В остальном, крылатый конь стал лучшим подарком, который она могла получить, не смея даже мечтать о подобном.

Такие полеты стали естественной потребностью. Теперь Морвен не представляла, как проведет день, если они с Мидхаром не коснутся небес. Отец, конечно, возражал и пробовал запретить брать крылатого коня, но девушка пробиралась на конюшню и выводила его тайком, оставляя по монетке слугам, которые присматривали за лошадьми ночью.

Вид существа, несущегося через долину, сперва напугал жителей. Они решили, что новая напасть явилась угрожать им, но вскоре выяснилось, что у наследницы Блэрхайда появился крылатый конь. Кто-то воспринял новость равнодушно, кто-то удивился, но нашлись и те, кто начали распространять злые слухи.

Мол, отчего у него или соседа лошади гибли или превращались в уродливых существ, когда как Морвен достался крылатый конь, будто из легенд? Не связано ли это с самим замком?

Сплетни ширились. Люди, напуганные, уставшие жить в постоянном ожидании погибели, начали вновь размышлять о том, откуда явился Безымянный Мор и с чем это связано, ведь Тэлфрин никому, кроме дочери, не рассказывал о минувших событиях.

Еще не звучали недовольные возгласы на площадях, но тихонько, между собой в домашнем кругу, жители долины позволяли себе обсуждать таинственное исчезновение Сигрун, хотя это случилось очень давно. Так как власть Мора не ослабевала, а ширилась, рос и страх перед ним.

Люди искали причину его возникновения и подозрительно косились в сторону возвышавшегося Блэрхайда, чья каменная громада постоянно оказывалась и на виду, не давая забыть о себе. Многие вспоминали, что Безымянный Мор принялся свирепствовать аккурат после появления на свет Морвен и исчезновения ее тетки.

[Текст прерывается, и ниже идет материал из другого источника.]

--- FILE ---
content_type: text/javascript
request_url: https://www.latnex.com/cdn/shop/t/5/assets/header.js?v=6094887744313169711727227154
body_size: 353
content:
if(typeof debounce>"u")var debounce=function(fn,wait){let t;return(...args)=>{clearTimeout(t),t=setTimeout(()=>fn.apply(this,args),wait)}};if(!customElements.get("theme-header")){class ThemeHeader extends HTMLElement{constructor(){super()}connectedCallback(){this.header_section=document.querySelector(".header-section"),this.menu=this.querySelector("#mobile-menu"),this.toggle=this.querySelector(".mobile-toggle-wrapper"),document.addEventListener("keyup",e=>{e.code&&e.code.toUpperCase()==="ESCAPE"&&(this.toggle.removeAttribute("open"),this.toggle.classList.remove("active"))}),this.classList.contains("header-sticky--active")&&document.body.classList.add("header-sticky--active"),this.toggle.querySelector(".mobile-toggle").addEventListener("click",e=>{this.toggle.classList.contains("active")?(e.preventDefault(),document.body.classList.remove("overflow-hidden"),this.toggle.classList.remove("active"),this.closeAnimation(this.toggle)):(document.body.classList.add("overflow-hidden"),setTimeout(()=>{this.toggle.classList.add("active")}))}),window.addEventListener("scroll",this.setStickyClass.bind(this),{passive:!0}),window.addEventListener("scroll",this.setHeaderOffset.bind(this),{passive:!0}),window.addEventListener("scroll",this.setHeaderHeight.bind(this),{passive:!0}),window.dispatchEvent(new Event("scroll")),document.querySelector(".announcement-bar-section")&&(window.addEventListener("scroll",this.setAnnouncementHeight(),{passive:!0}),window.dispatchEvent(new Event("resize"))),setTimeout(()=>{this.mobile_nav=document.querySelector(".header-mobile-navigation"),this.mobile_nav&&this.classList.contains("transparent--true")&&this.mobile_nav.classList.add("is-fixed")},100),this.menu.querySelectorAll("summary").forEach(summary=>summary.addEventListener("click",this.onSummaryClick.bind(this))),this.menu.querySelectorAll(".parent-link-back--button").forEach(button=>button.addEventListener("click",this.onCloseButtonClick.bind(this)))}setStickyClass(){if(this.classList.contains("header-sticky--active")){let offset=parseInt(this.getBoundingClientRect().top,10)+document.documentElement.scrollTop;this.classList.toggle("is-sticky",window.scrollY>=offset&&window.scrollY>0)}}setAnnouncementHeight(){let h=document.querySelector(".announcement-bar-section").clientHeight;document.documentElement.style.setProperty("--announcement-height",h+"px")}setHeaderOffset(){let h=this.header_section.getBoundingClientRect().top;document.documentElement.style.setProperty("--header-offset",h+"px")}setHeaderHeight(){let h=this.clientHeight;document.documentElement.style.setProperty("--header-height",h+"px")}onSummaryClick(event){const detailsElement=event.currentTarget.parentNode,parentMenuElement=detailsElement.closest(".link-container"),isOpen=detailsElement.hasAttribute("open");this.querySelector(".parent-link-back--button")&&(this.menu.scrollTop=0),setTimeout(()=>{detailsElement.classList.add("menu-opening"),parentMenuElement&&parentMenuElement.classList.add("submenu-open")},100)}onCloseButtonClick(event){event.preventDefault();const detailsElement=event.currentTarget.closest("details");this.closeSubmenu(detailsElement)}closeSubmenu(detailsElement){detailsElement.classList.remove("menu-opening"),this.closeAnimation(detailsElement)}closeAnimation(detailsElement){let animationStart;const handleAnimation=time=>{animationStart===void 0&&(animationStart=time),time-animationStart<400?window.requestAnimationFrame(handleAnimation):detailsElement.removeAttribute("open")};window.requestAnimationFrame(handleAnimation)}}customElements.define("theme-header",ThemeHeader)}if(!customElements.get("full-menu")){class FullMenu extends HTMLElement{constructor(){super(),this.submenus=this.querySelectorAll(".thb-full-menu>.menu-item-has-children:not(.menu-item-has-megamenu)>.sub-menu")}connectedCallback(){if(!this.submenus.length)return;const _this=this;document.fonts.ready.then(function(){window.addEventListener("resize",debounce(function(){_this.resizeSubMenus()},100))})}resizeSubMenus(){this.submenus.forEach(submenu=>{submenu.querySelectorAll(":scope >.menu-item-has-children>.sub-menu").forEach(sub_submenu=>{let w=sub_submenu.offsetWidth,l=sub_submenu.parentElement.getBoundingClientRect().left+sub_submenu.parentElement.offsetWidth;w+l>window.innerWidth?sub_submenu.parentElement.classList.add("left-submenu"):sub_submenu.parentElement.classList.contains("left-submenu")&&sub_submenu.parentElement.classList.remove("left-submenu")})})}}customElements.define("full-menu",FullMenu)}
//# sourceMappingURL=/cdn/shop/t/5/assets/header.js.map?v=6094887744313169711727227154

Слухи дошли и до Тэлфрина.

Это напомнило ему о необходимости поспешного заключения брачного договора для его дочери.

Глава 4

Заросший лес полнился звуками ночи, ветер шелестел листвой, скрипели еловые стволы. Ночь привлекала хищников еще больше, чем днем, когда они чувствовали себя сильнее.

Приземистый косматый зверь перепрыгивал через поваленные деревья, шумно нюхал воздух, капая слюной на землю. Он испытывал голод: ему не хватило двух тощих пойманных зайцев, они лишь раззадорили аппетит.

Ветер доносил человеческий запах из долины, где можно было как следует поживиться. Добывать пищу там не составляло особого труда, но люди могли оказывать сопротивление и отбиваться при помощи огня, который зверь ненавидел.

Добыча пряталась и этим вызывала глухую ярость. Зверь обнюхивал лежавшие стволы и вслушивался в ночь, стараясь не отвлекаться на мешающие ему посторонние звуки.

Внезапно он насторожился и припал к земле. Дыхание его участилось, а пасть приоткрылась, обнажая клыки.

По освещенной лунным светом чаще бежала белая лисица. Он видел мелькание ее светлой шерсти, которую так хорошо выдавала полная луна.

Утробно рыча, он подобрался поближе к пролеску, чтобы засесть в высокой траве, и только там затих, не отрывая глаз от беспечной добычи. Лисица словно ни о чем не подозревала и не пыталась скрыться в темноте. Зверь поспешил следом, крался на полусогнутых лапах, готовясь к прыжку.

Мелькнул белый пушистый хвост, и лисица обернулась на мгновение, чтобы снова пуститься бежать.

Зверь оскалил клыки и прыгнул вперед с оглушительным воем, чтобы рвать, крушить, пожирать. Он грузно приземлился рядом с жертвой, нависая над ней. Лисица не бросилась наутек и даже не попыталась ощетиниться, когда смрадное дыхание окатило ее удушливой волной. Она подняла морду, сверкнули два ее глаза, будто зеленые осколки, и лисица заговорила совсем как те люди, что живут в долине.